Tuesday, 19 April 2011



For some time I have been questioning the term ‘Graffiti Artist’, considering exactly what it means to me. For ten or more years I used it to describe myself and the work I created but more recently I have felt less comfortable with using it.

The term graffiti is used to illustrate anything from marks made on a surface to intricate and colourful paintings made with spray cans. However the word has its roots in archaeological science, defined as ‘inscriptions or drawings scratched or carved onto a surface.’(1)

Growing up in the inner-city around people who used spray cans to write their names elaborately on walls was exciting and I soon joined in, loving finding a new way to channel my creativity, surrounded and encouraged by likeminded friends. But I also enjoyed being known as a graffiti artist and the sense of belonging that it brought.

But of late I don’t feel like the term fits anymore – especially as this week I realised that it has been over a year since I went out with a bag full of cans and did a letter based painting. I’ve started to question if I was ever really truly a ‘graffiti’ artist in the more original sense of the word. In workshop sessions with young people I have become more sensitive to using the term and have begun to refer to the letter based designs we make as ‘New York style graffiti’, with style and technique taken from the American graffiti subculture. I think it is important to recognise the origins of that particular movement and separate it from all of the other graffiti artists and movements that there are, and have been since the beginnings of time – cavemen, ancient Egyptians, political activists, street gangs, freight train riding hobo’s, Arthur Stace and a perhaps a million others…

Whilst reading through the recent edition of Juxtapoz magazine I was surprised to see that the NY godfather of the graffiti art subculture Fab 5 Freddy had summed up my thoughts exactly – only he had posed the same questions to himself some 30 years ago.

“In the 80’s, we were reluctant to refer to ourselves as ‘graffiti artists’, but the media descended and called us that. Out of our respect and reverence for the process and practice, we were conscious that we weren’t technically doing ‘graffiti’, as the true meaning of that term is akin to making and illegal mark or scrawl on a wall.

But I am aware that meanings of words expand based on popular usage over time. I like to use the term New York style graffiti because that explains the style of spray painting and tagging developed in New York in the ‘70s and ‘80s and most associated with graffiti as an art.
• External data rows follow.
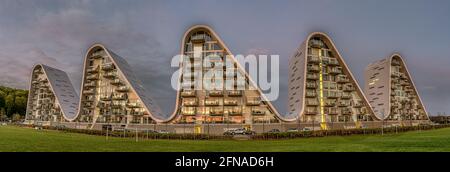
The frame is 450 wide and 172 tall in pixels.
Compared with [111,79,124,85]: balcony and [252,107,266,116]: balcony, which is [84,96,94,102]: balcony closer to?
[111,79,124,85]: balcony

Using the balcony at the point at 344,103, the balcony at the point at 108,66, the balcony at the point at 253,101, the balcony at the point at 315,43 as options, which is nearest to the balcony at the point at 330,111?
the balcony at the point at 344,103

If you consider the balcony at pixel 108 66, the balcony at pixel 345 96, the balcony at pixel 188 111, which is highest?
the balcony at pixel 108 66

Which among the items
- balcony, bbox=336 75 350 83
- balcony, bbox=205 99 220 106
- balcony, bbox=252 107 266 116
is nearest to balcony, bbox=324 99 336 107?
balcony, bbox=336 75 350 83

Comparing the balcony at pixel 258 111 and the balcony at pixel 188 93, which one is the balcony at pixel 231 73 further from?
the balcony at pixel 258 111

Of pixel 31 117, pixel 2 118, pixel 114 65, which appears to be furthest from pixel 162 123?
pixel 2 118

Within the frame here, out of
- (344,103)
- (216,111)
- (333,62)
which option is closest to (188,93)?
(216,111)

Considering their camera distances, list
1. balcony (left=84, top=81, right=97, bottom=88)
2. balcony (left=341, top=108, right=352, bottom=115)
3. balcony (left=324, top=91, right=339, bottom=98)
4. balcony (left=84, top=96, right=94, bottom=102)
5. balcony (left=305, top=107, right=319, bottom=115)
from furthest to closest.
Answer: balcony (left=84, top=96, right=94, bottom=102) < balcony (left=84, top=81, right=97, bottom=88) < balcony (left=324, top=91, right=339, bottom=98) < balcony (left=341, top=108, right=352, bottom=115) < balcony (left=305, top=107, right=319, bottom=115)

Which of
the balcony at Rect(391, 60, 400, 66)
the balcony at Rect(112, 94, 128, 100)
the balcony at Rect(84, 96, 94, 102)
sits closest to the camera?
the balcony at Rect(112, 94, 128, 100)

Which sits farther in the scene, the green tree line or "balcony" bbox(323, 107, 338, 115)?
the green tree line

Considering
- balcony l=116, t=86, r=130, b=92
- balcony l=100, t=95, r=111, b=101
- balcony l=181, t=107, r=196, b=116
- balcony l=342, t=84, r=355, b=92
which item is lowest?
balcony l=181, t=107, r=196, b=116

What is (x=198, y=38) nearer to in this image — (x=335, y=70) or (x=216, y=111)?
(x=216, y=111)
Some use the term aerosol artist to reference that they are using spray paint but not necessarily creating graffiti in that New York style.” (2)

I’ve learned so much from painting NY influenced graffiti that it is hard to drop the ‘graffiti’ from ‘artist’. But I use a lot more brushes and acrylic these days - sometimes I don’t even use spray paint in my works at all…
I think it makes more sense to be free of all the expectations and just be an artist.